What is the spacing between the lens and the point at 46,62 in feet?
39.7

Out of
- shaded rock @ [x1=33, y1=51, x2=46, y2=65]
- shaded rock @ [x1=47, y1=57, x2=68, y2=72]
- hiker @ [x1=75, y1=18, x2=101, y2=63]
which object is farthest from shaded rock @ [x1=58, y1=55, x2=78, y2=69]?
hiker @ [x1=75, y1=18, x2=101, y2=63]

::::

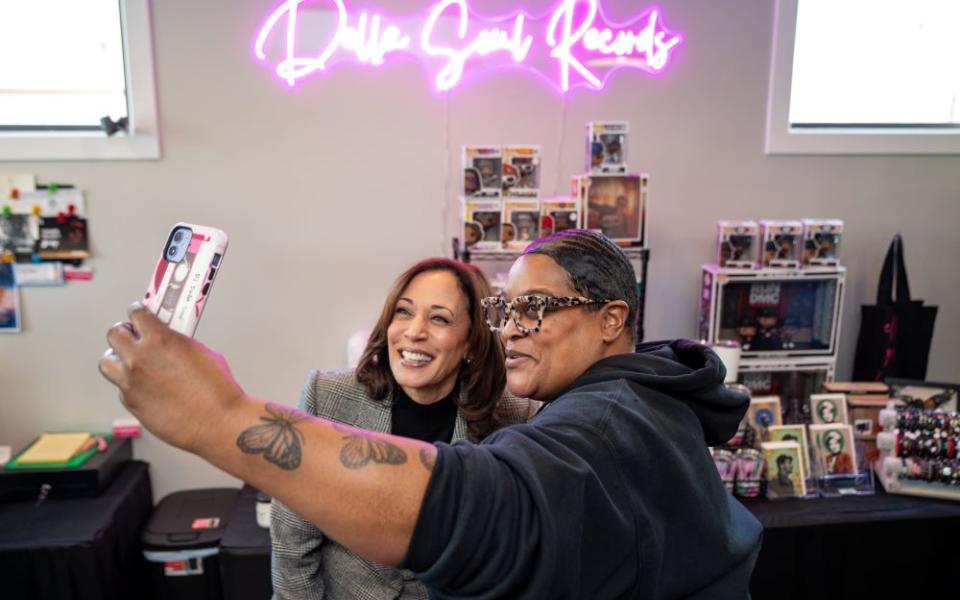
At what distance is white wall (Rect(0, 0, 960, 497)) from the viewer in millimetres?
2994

::::

# What is being asked
Pick out every line in the records above that contains the word "from", matching uppercase and lowercase exactly.

# Exercise answer
which object is farthest from shaded rock @ [x1=58, y1=55, x2=78, y2=69]?
At what distance is white wall (Rect(0, 0, 960, 497)) from the viewer in millimetres?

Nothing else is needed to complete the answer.